50% on average of actual voting age public do not vote election to election. You might get a spike in a single election because of an igniting issue or candidate, like him or not but Obama caused a spike up for example (and what has really changed?), but across the years, the averages tend to hold in that range. Both parties know this and in each cycle they try with all their heart to make the otherside into villians and if they can make into even bigger villians than they really are in the eyes of that non voting 50%, some of them just might jump in the fray and then be the difference taking the minority into majority status.
But here's an interesting gem especially for those here who love to flap the constitution around and even the organic constitution especially is that prior to the 14th (1868') and 15th (1870') amendments, there was no direct mention of the right to vote or for that matter citizenship. From the POV of the constitution, there was no such thing as a citizen or voter and the closest the organic constitution comes to even mentioning what some might construe as a voter, is Article 1, Sec. 4 which only authorizes to the individual States to hold elections in order to choose members of Congress from those states but the Congress retains the right to modify those state regulations and methods at their will. In otherwords, the state could choose to determine who their members of Congress are by walking into any bar and pull out 5 drunks from which they will choose that State's members of Congress. I contend those drunks would also do a better job of picking Congress than the current method of mass public elections and just the odds of pure luck could easily prove that point. Everyone crows about the brillance of the men who wrote the constitution and yet in their brillance of wisdom, they never considered voting and citizenship all that important to even make it a foundational point in the organic constitution. Wonder why that is?

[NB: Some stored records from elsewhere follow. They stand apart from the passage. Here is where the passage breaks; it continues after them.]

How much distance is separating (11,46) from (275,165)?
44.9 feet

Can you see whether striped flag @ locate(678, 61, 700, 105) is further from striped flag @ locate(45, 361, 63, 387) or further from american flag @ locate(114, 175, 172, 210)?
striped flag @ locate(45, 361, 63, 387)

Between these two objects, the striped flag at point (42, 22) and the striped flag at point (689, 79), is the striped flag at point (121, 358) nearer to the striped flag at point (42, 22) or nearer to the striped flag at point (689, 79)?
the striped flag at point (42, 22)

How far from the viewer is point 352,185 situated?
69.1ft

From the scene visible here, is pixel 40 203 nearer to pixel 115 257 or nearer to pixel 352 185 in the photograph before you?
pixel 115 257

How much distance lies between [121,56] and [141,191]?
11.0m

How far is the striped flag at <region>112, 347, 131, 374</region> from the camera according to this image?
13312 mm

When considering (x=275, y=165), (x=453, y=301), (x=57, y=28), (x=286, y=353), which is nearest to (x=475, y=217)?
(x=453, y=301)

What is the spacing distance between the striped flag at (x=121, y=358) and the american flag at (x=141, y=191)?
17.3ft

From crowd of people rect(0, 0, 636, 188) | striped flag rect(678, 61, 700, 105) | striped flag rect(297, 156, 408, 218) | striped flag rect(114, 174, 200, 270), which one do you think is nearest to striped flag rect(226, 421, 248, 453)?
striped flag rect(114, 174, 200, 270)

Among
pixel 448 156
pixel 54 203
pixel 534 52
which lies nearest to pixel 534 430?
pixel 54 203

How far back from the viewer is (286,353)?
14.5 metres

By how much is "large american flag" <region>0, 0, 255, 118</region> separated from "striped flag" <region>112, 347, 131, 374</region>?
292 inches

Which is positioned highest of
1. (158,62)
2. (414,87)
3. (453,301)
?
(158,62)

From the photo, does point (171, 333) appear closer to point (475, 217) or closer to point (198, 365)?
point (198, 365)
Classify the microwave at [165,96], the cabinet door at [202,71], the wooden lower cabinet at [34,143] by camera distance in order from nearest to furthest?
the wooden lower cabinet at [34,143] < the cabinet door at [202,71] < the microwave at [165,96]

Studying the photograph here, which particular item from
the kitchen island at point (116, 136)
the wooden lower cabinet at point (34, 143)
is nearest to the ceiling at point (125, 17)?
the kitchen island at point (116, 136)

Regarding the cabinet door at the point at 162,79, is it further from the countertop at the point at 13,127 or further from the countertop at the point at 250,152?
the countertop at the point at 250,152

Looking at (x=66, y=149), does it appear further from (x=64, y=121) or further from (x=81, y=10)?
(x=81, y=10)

Lastly, did you ever once consider that voting and politics is a form of marketplace just as going out and buying a car or a washing machine. If I choose to instead of buying a car to walk everywhere I need to go, would I be attacked for not buying a car? Or buying a washing machine verses rainwater in a rainbarrel? Granted the car and washing machine are more efficent in time and labor and not making that choice might seem weird, but as long as I attempt not to impose my belief on others, it's considered a act of personal liberty and freedom for me to make those choices. Voting is the same thing as you are entering a marketplace and choosing one product over another but what if one thinks no product offered is worthy of their time and labor converted to a monetary unit and in this market the currency is in the form of a vote. If someone in the purely economic market saves their money, they are said to practice the virtue of thriftiness. In electorical politics, I'm just being thrifty!
Also I love contrarian POV's that challenge people to think outside the box in which they normally live!